[BEGIN SOURCE DOCUMENT]

Shreyas Ragavan

Posted on Jan 22, 2020 • Originally published at shreyas.ragavan.co on Jan 22, 2020

Setting up Continuous Integration (CI) for docker containers

#docker #datascience #ci

This blog post takes you through the process of setting up Continuous Integration for building docker images via Dockerhub and Github, and via Github Actions. It also contains a condensed summary of important notes from the documentation.

Goal: Gain an overview of CI and actually use it to get automated builds of the docker images that built for my datascience toolbox.

Essentially I want to be able to a status check the docker containers that I am maintaining. Eventually I want to setup a series of checks that the libraries and software tools that I use are working as expected. Though dockerhub enables containers to be built on a commit, I would also like a CI/CD pipeline to be setup in order to understand how it actually works.

[END SOURCE DOCUMENT]
[BEGIN MATERIAL SUPPLIED]

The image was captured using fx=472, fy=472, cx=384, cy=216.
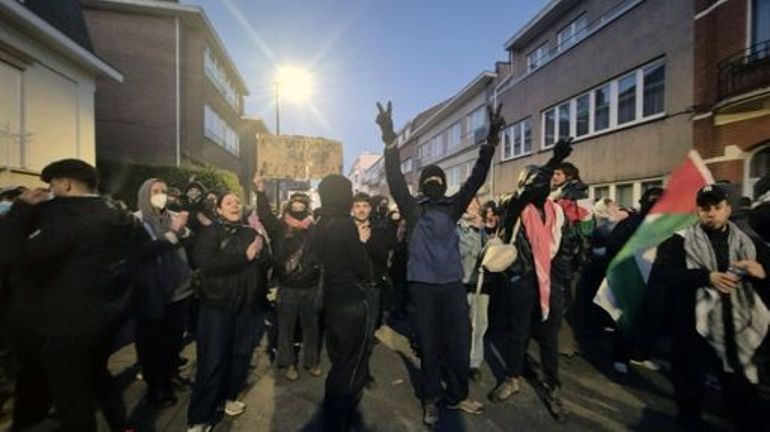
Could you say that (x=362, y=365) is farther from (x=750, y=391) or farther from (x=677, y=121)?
(x=677, y=121)

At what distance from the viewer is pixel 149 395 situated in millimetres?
4152

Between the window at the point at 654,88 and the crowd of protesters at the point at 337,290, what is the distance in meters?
9.52

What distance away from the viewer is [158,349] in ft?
13.6

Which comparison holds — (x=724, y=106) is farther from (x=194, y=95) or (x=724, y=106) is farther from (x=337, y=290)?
(x=194, y=95)

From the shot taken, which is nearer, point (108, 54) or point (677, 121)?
point (677, 121)

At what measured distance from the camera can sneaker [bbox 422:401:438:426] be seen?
3.81m

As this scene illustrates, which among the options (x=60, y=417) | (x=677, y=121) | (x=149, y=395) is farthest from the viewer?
(x=677, y=121)

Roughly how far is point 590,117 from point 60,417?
1660 centimetres

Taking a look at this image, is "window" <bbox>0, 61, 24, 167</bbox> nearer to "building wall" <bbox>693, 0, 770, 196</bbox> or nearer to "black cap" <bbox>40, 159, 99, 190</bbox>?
"black cap" <bbox>40, 159, 99, 190</bbox>

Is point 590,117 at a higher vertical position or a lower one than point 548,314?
higher

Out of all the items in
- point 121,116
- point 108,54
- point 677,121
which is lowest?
point 677,121

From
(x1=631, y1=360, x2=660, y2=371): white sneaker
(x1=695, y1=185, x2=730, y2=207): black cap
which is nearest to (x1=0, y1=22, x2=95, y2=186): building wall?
(x1=631, y1=360, x2=660, y2=371): white sneaker

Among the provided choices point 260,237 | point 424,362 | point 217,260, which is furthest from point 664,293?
point 217,260

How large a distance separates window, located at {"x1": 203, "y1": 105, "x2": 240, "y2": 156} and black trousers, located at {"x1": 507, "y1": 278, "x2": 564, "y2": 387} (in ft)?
72.8
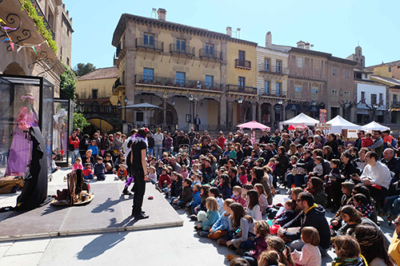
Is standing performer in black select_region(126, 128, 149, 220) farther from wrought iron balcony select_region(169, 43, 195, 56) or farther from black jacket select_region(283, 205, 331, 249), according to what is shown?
wrought iron balcony select_region(169, 43, 195, 56)

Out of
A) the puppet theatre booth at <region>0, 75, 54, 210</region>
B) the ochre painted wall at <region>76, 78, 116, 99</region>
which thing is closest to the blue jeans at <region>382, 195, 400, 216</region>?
the puppet theatre booth at <region>0, 75, 54, 210</region>

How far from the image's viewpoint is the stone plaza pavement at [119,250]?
13.3 ft

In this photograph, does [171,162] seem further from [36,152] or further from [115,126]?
[115,126]

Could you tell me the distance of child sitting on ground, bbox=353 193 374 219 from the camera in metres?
4.83

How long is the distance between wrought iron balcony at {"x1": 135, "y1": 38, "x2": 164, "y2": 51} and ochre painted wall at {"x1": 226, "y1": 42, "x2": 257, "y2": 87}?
316 inches

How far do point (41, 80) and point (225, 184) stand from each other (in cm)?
554

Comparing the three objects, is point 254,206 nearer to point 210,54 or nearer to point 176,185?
point 176,185

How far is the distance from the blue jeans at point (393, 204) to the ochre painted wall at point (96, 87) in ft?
111

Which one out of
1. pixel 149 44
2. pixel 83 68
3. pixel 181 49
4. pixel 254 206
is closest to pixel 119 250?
pixel 254 206

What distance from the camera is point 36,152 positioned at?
5.94 metres

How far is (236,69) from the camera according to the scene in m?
31.5

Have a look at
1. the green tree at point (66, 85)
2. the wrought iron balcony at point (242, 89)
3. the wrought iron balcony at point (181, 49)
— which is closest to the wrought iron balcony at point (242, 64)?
the wrought iron balcony at point (242, 89)

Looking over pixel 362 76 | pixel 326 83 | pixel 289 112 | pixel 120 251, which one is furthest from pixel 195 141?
pixel 362 76

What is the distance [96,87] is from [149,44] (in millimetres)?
13572
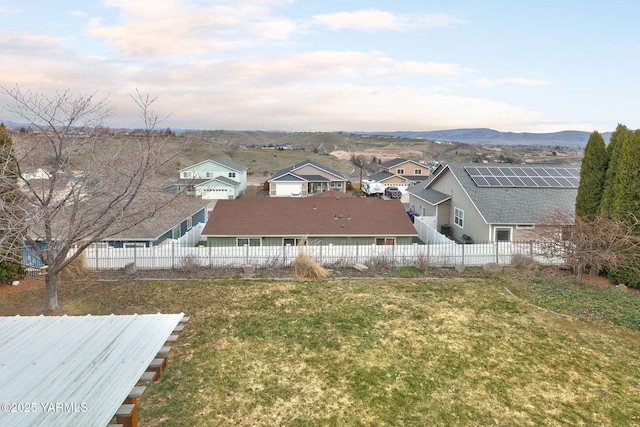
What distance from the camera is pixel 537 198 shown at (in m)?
23.7

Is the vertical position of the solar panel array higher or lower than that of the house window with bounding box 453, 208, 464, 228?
higher

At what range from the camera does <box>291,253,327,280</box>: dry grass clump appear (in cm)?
1661

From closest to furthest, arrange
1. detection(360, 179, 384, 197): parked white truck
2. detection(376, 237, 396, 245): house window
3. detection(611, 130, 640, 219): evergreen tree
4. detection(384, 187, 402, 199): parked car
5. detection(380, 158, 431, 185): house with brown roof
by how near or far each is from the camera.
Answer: detection(611, 130, 640, 219): evergreen tree
detection(376, 237, 396, 245): house window
detection(384, 187, 402, 199): parked car
detection(360, 179, 384, 197): parked white truck
detection(380, 158, 431, 185): house with brown roof

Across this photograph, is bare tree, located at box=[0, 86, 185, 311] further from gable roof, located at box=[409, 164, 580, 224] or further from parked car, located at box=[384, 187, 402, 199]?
parked car, located at box=[384, 187, 402, 199]

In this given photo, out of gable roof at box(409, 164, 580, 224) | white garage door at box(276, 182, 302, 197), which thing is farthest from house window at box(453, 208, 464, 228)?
white garage door at box(276, 182, 302, 197)

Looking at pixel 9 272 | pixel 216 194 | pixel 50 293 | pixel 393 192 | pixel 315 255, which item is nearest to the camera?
pixel 50 293

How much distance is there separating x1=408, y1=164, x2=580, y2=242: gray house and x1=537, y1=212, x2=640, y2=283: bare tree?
288 cm

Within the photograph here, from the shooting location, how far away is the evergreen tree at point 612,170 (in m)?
16.8

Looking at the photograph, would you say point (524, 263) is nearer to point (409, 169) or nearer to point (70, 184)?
point (70, 184)

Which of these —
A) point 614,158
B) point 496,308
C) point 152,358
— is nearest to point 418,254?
point 496,308

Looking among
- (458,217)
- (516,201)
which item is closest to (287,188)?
(458,217)

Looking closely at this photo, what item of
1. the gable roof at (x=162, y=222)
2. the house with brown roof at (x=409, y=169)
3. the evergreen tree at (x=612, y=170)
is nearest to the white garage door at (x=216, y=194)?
the gable roof at (x=162, y=222)

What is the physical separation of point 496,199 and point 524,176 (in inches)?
179

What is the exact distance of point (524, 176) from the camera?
26359 millimetres
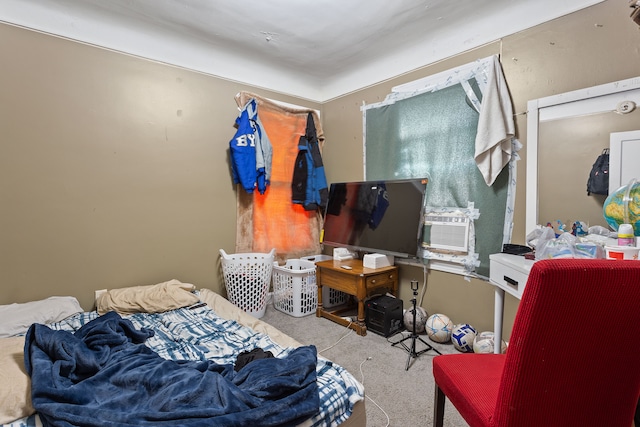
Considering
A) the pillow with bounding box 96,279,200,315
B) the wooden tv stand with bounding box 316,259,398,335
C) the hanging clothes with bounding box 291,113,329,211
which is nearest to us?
the pillow with bounding box 96,279,200,315

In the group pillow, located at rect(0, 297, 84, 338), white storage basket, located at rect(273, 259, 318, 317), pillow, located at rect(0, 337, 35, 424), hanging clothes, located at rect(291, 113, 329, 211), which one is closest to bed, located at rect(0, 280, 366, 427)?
pillow, located at rect(0, 337, 35, 424)

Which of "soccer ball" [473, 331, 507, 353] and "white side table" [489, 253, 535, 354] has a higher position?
"white side table" [489, 253, 535, 354]

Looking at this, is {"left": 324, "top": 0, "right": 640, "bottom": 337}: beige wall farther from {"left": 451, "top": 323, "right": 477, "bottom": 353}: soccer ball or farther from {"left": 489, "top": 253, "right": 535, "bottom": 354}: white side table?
{"left": 489, "top": 253, "right": 535, "bottom": 354}: white side table

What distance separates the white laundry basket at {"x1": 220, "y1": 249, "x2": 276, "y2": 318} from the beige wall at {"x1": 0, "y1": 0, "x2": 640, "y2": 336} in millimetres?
298

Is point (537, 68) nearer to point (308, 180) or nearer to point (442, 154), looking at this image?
point (442, 154)

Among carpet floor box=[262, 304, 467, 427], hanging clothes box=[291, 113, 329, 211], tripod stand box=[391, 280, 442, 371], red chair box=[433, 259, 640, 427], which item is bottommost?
carpet floor box=[262, 304, 467, 427]

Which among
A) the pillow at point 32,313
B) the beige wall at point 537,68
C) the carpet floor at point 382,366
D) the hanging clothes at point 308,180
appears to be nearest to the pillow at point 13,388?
the pillow at point 32,313

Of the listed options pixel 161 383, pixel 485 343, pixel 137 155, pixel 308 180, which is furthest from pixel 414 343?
pixel 137 155

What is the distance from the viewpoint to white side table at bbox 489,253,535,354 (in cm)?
157

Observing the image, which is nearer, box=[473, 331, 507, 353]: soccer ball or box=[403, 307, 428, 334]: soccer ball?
box=[473, 331, 507, 353]: soccer ball

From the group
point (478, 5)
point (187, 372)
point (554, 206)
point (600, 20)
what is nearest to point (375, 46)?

[END MATERIAL SUPPLIED]

SHORT TASK 1 - The docker CI post describes setting up Continuous Integration for building docker images by which two routes?
SHORT TASK 2 - Reproduce the docker CI post word for word from "Goal: Gain an" up to and including "it actually works.".

EXERCISE ANSWER 1 - Via Dockerhub and Github, and via Github Actions.

EXERCISE ANSWER 2 -
Goal: Gain an overview of CI and actually use it to get automated builds of the docker images that built for my datascience toolbox.

Essentially I want to be able to a status check the docker containers that I am maintaining. Eventually I want to setup a series of checks that the libraries and software tools that I use are working as expected. Though dockerhub enables containers to be built on a commit, I would also like a CI/CD pipeline to be setup in order to understand how it actually works.